Ce genre d’évènements exceptionnels amènent évidemment leurs lots de desseins séditieux dans n’importe quel pays et leurs conséquences sont systématiquement tragiques pour les populations si l’on n’y prend pas garde. C’est dans ce contexte contraint par les évènements, au sein duquel se multipliaient les menaces intérieures et extérieures, que le Général Mahamat Idriss Déby Itno a pris la tête du CMT. Sa mise en place a d’ailleurs été immédiatement reconnue par nos alliés du G5 Sahel, signe que cette mesure d’urgence était l’unique voie adaptée aux périls qui nous menaçaient.
Après la mort du maréchal Idriss Déby Itno, beaucoup de nos concitoyens et certains observateurs, autoproclamés « tchadologues », prévoyaient une double catastrophe : d’abord, la déstabilisation, voire la désintégration du Tchad, voué à entrer dans une période indéterminée de guerre civile sanglante. D’autres considéraient que la mort d’Idriss Déby signait le début d’une longue période de déstabilisation de l’ensemble de la sous-région avec, à court terme, une ère de domination des groupes armés terroristes…
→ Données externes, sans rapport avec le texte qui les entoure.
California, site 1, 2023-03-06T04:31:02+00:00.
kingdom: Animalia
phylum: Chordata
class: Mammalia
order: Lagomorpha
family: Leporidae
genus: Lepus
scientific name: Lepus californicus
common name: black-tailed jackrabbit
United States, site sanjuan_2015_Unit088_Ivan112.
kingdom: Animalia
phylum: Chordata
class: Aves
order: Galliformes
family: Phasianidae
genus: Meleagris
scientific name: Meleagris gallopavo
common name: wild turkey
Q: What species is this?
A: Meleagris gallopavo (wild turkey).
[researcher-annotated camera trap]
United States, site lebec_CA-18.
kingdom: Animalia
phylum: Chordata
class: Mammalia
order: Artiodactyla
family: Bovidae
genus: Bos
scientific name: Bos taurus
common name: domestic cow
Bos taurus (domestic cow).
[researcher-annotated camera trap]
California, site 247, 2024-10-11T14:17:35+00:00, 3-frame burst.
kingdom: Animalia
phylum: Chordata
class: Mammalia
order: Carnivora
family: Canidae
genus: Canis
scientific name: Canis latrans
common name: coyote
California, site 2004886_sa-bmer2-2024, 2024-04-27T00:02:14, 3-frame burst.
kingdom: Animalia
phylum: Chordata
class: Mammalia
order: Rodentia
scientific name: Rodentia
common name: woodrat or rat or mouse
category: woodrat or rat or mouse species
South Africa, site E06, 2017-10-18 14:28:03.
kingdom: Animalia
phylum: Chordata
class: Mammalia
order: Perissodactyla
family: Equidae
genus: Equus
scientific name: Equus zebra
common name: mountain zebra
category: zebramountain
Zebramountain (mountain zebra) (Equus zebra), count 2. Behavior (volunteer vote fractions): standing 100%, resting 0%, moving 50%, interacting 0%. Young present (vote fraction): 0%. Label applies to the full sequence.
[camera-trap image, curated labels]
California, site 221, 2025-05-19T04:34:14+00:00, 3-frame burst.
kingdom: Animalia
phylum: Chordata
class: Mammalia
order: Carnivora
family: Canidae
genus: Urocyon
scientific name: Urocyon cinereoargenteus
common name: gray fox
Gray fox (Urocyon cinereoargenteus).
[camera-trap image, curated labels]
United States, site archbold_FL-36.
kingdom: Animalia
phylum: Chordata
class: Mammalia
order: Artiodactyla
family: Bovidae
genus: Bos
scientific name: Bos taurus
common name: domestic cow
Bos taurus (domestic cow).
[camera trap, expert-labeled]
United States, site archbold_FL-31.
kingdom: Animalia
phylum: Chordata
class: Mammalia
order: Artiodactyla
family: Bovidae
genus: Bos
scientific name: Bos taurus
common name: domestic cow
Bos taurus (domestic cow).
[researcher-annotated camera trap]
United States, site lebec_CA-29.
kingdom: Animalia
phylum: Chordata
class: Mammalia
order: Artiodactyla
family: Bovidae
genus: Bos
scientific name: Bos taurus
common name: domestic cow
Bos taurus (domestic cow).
Pourtant, aucun de ces scénarios catastrophes n’est advenu, Dieu merci. Et il serait de bonne foi de reconnaître que, si le pays n’a pas sombré, c’est très largement la conséquence de la mise en place du CMT qui, rappelons-le, est un organe d’exception, préalable à une transition démocratique. Une Charte de transition a prévu un délai de 18 mois avant la tenue d’élections libres et démocratiques. Cette temporalité reste un objectif, mais nécessite la pleine mobilisation des forces vives du pays, des groupes politico-militaires, de la société civile et des oppositions pour construire ensemble un dialogue national inclusif, et j’insiste sur ce dernier terme « inclusif », qui nous conduira vers les élections. L’union sacrée des enfants du pays, d’ici et d’ailleurs, reste aujourd’hui, le préalable nécessaire à la réussite de la transition. Je note avec honneur, la foi des Tchadiens dans leur pays que témoigne éloquemment l’engouement général pour le dialogue, constatée à travers les pré-dialogues à l’intérieur et à l’extérieur du pays.
Je note avec honneur, la foi des Tchadiens dans leur pays que témoigne éloquemment l’engouement général pour le dialogue, constatée à travers les pré-dialogues à l’intérieur et à l’extérieur du pays.
Revue Conflits : Où en est-on aujourd’hui, après la nomination d’un nouveau parlement de transition et la préparation du dialogue national ? Quelles sont les prochaines étapes concrètes pour préparer les échéances électorales à venir ?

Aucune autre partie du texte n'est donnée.